## Text shown:
========================================

View Full Version : Projection Matrix: Mapping the Z

05-30-2006, 08:34 PM
Why do OpenGL projection matrices (Ortho/Frustum) map eye z into [-1, 1] instead of [0, 1]? Is there a numerical advantage in doing this, or is it just for symmetry with x and y in the unit cube?

What would be the disadvantages, if any, to using a mapping to [0, 1] with OpenGL?

Just to be clear, I'm not referring to problems with inappropriate near/far values or limitations of 24bit zbuffers.


05-31-2006, 01:14 AM
Actually the projection matrix maps into clip-space, which is still homogenous. The clipping is done in these homgenous coordinates and xyz-components are clipped against the vertex' -w and +w. Converting to normalized device coordinates is just the division by the clip-space w then and gives the unit cube.
The OpenGL viewport transformation expects z-coordinates in the range [-1,1]. Changing the perspective matrix to give results in the [0,1] range will render in the farer half of your z depth.
It was probably the more intuitive way to define it like that.
BTW, DX's <ducks> viewport transformation expects z-coordinates in the range [0,1].

05-31-2006, 09:34 AM
Give that man a cigar.

The viewport transformation is the problem here, and it seems there's no escaping it. I looked high and low for a way to modify it to expand the full range of [0,1], to no avail. The best one can hope to do, apparently, is [1/2, 1].

And yes, I wasn't going to mention it, but I was also hoping to sneak my D3D matrices into OpenGL (hangs head in shame).

Big thanks!

Edit: Is [1/2, 1] really such a bad thing, numerically, compared to [0, 1]? I'm still trying to get a grip on the floating point math here, but after fixed point quantization in the depth buffer, is there really an appreciable difference in ranges? If so, why?

Edit: After some review, and assuming 32 bit floating point with 1 sign bit, 23 bit mantissa and 8 bit exponent, we should have *roughly* 2 * 2^23 * 2 = 33,554,432 floating point values in [-1,1], half that for [0,1], and the distribution is symmetric but uneven (please correct me if goofed). So the impact ultimately seems to be a function of near/far and z granularity. I've used the so-called "z-trick" in the past to skip the zbuffer clear with a split depth range, but only for indoor scenes with modest depth ranges. Not sure how it'll hold up in the great outdoors; having my doubts. (shrug)

========================================

## Data extract:

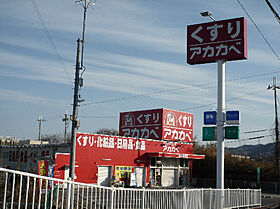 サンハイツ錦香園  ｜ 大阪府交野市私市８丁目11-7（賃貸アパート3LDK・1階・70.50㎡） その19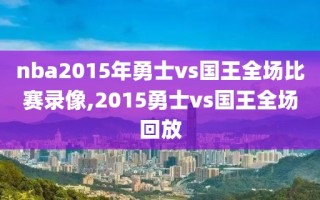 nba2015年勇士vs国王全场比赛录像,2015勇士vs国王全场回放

========================================

## Tasks to perform:
1: From the thread on projection matrix depth mapping, reproduce verbatim everything from "05-31-2006, 09:34 AM" down to "is [1/2, 1].".
2: Using the thread on projection matrix depth mapping, decide whether each statement agrees with it, answering yes or no and quoting the deciding words: (a) The OpenGL viewport transformation expects z-coordinates in the range [0,1]. (b) DX's viewport transformation expects z-coordinates in the range [0,1]. (c) The original poster has used the "z-trick" for outdoor scenes.
3: List every post timestamp (date and time) that appears in the thread on projection matrix depth mapping.
The lines that come after the thread have nothing to do with it.

## Task results:
1:
05-31-2006, 09:34 AM
Give that man a cigar.

The viewport transformation is the problem here, and it seems there's no escaping it. I looked high and low for a way to modify it to expand the full range of [0,1], to no avail. The best one can hope to do, apparently, is [1/2, 1].

2:
(a) No: "The OpenGL viewport transformation expects z-coordinates in the range [-1,1]."
(b) Yes: "BTW, DX's <ducks> viewport transformation expects z-coordinates in the range [0,1]."
(c) No: "but only for indoor scenes with modest depth ranges"

3:
05-30-2006, 08:34 PM
05-31-2006, 01:14 AM
05-31-2006, 09:34 AM